Problem:
When you transcribe the data below, reproduce every line exactly and leave each picture out.

= Beginning of Section =

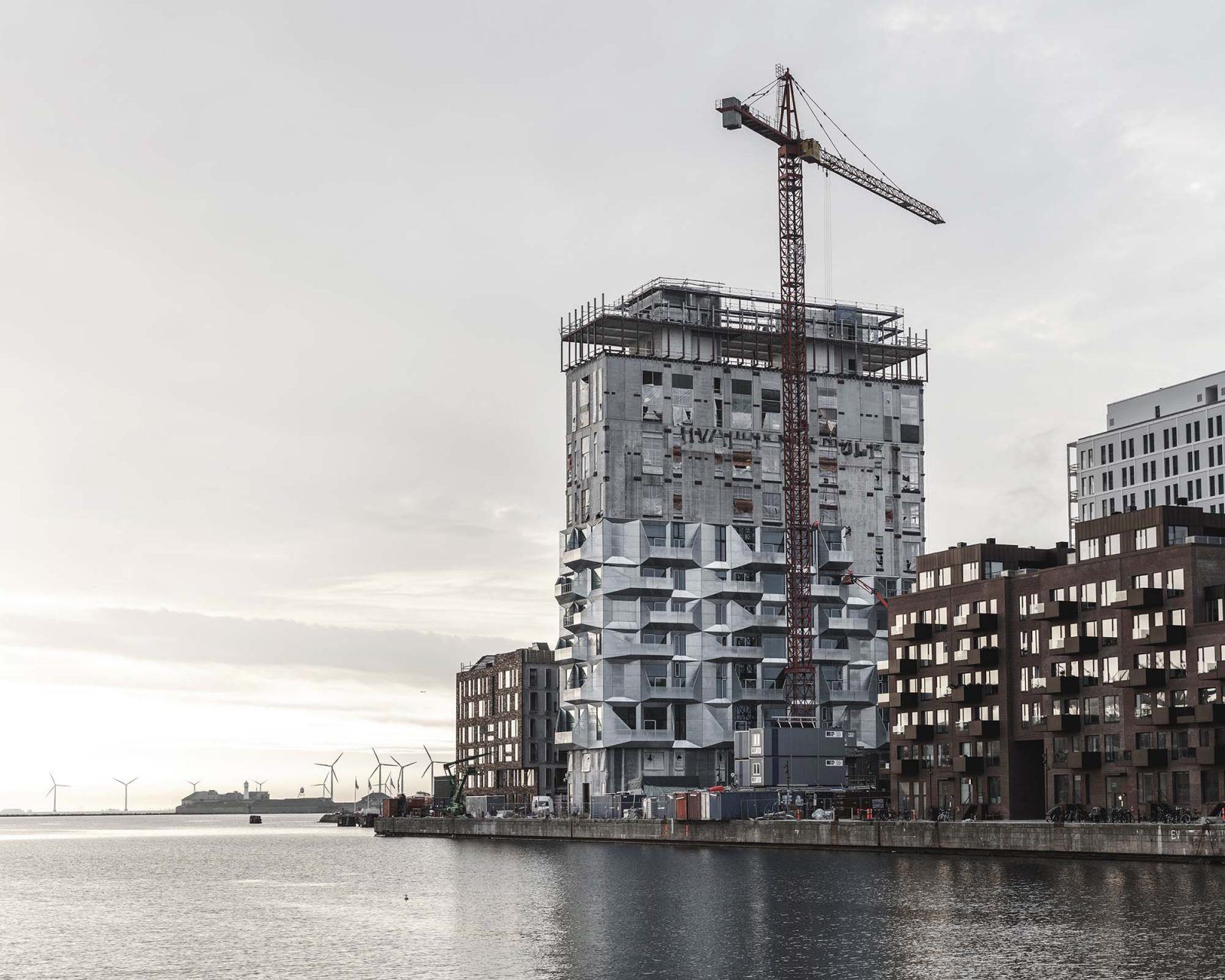 The Silo. The 62 meters and 17-storey tall transformed silo will become a natural point of orientation in Copenhagen's new neighborhood Nordhavnen. The demands for storage and handling of grain has led to magnificent spatial variation floor by floor. This will result in 40 different apartments, stacked on top of each other within the existing silo structure. In addition, public functions are located on the top and bottom floor to ensure a multi-dimensional experience for the various users of the building. The Silo will thus be inhabited, but at the same time also be a destination for all Copenhageners; a kind of urban silo.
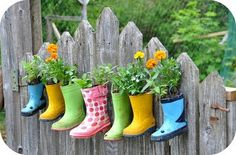 Gardening in the rain . . . boots. Just visit a thrift shop to acquire the boots. You can also set them on the deck if you do not want to hang them from the fence.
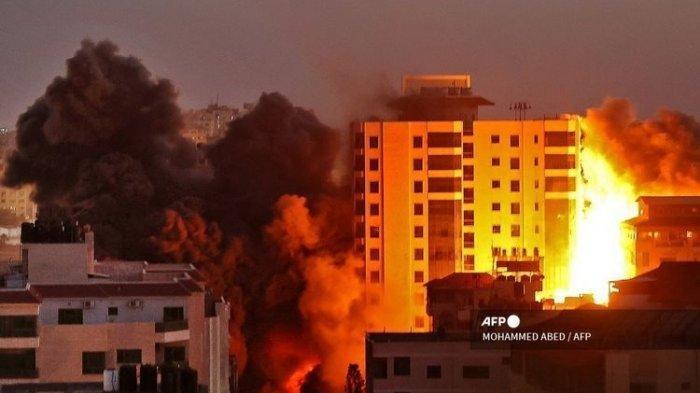 Asap mengepul dari gedung Hanadi di Gaza City pasca serangan udara yang dilakukan pasukan Israel pada 11 Mei 2021.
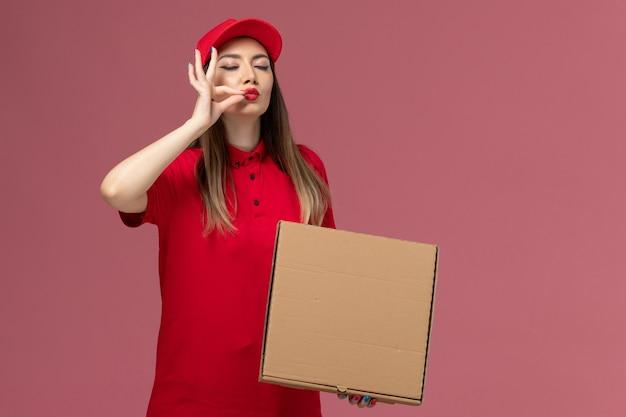 淡いピンクの背景に配達フードボックスを保持している赤い制服の正面図若い女性の宅配便サービス配達制服会社 無料写真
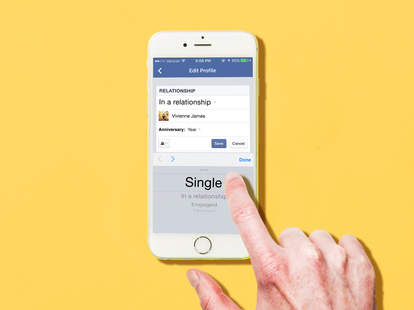 Finger changing relationship status to single on Facebook mobile on iPhone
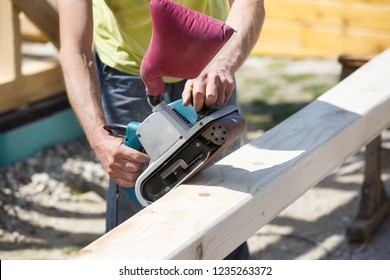 Carpenter softening edges on construction beams with electric belt sander. DIY and carpentry industry concept.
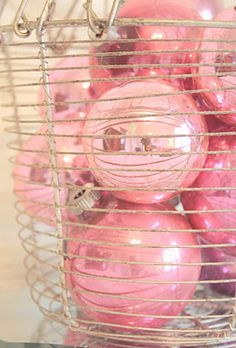 Love the pastel Christmas ornaments in a wire basket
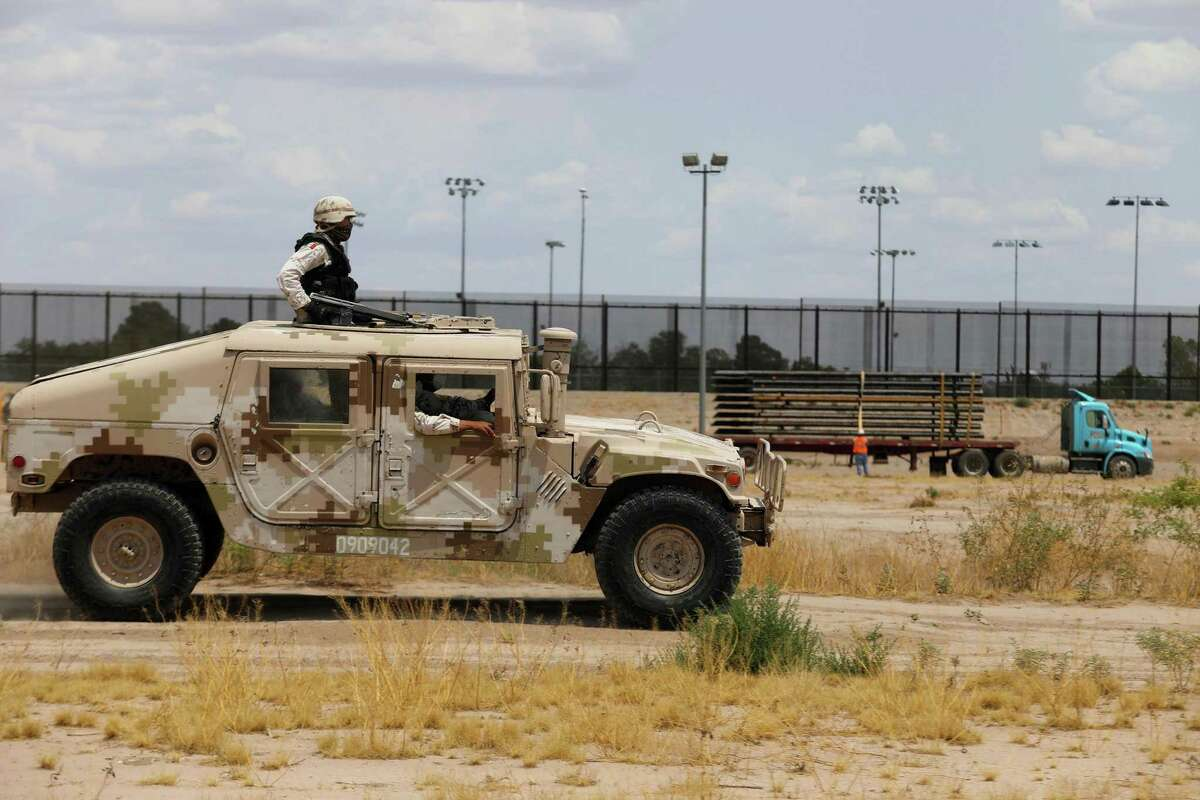 Members of the Mexican National Guard patrol along the Rio Grande, near the construction site of a new section of the border wall between El Paso, Texas, and Ciudad Juarez, Mexico, on Aug. 17, 2020. (Herika Martinez/AFP via Getty Images/TNS)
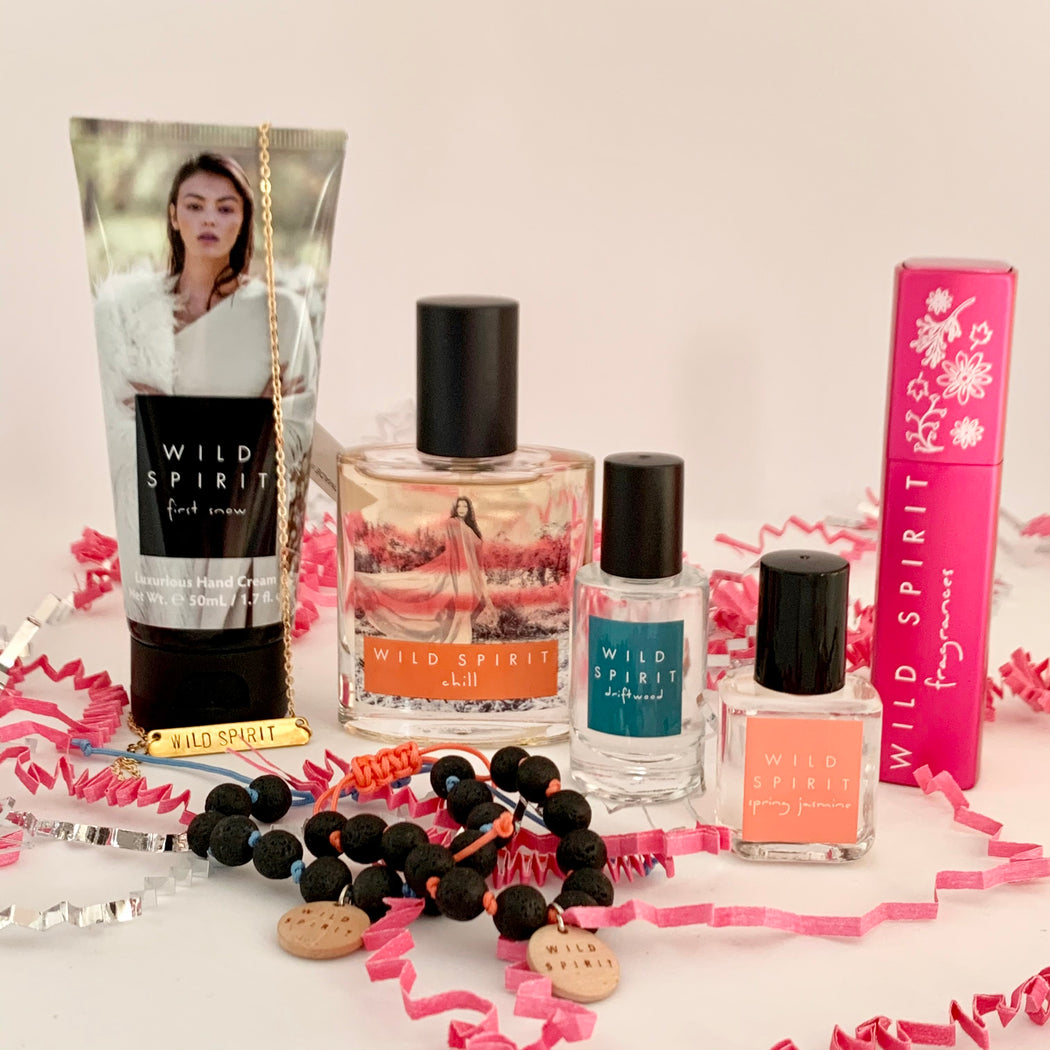 Whether a sweet, floral, fresh, or bold perfume lover, this kit has a little bit of everything and is full of mix and matching potential. Satisfy your sweet tooth with our best-selling Chill perfume, feel flirty on the go with a Rosy Glow Atomizer, keep hands moisturized with our First Snow Hand Cream, enjoy breezy florals with a Spring Jasmine Rollerball, stay fresh with a Driftwood Body Splash, and accessorize with our beautiful Wild Spirit Bar Necklace and two lava bead bracelets.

= End of Section =

Your solution:
 The Silo. The 62 meters and 17-storey tall transformed silo will become a natural point of orientation in Copenhagen's new neighborhood Nordhavnen. The demands for storage and handling of grain has led to magnificent spatial variation floor by floor. This will result in 40 different apartments, stacked on top of each other within the existing silo structure. In addition, public functions are located on the top and bottom floor to ensure a multi-dimensional experience for the various users of the building. The Silo will thus be inhabited, but at the same time also be a destination for all Copenhageners; a kind of urban silo.
 Gardening in the rain . . . boots. Just visit a thrift shop to acquire the boots. You can also set them on the deck if you do not want to hang them from the fence.
 Asap mengepul dari gedung Hanadi di Gaza City pasca serangan udara yang dilakukan pasukan Israel pada 11 Mei 2021.
 淡いピンクの背景に配達フードボックスを保持している赤い制服の正面図若い女性の宅配便サービス配達制服会社 無料写真
 Finger changing relationship status to single on Facebook mobile on iPhone
 Carpenter softening edges on construction beams with electric belt sander. DIY and carpentry industry concept.
 Love the pastel Christmas ornaments in a wire basket
 Members of the Mexican National Guard patrol along the Rio Grande, near the construction site of a new section of the border wall between El Paso, Texas, and Ciudad Juarez, Mexico, on Aug. 17, 2020. (Herika Martinez/AFP via Getty Images/TNS)
 Whether a sweet, floral, fresh, or bold perfume lover, this kit has a little bit of everything and is full of mix and matching potential. Satisfy your sweet tooth with our best-selling Chill perfume, feel flirty on the go with a Rosy Glow Atomizer, keep hands moisturized with our First Snow Hand Cream, enjoy breezy florals with a Spring Jasmine Rollerball, stay fresh with a Driftwood Body Splash, and accessorize with our beautiful Wild Spirit Bar Necklace and two lava bead bracelets.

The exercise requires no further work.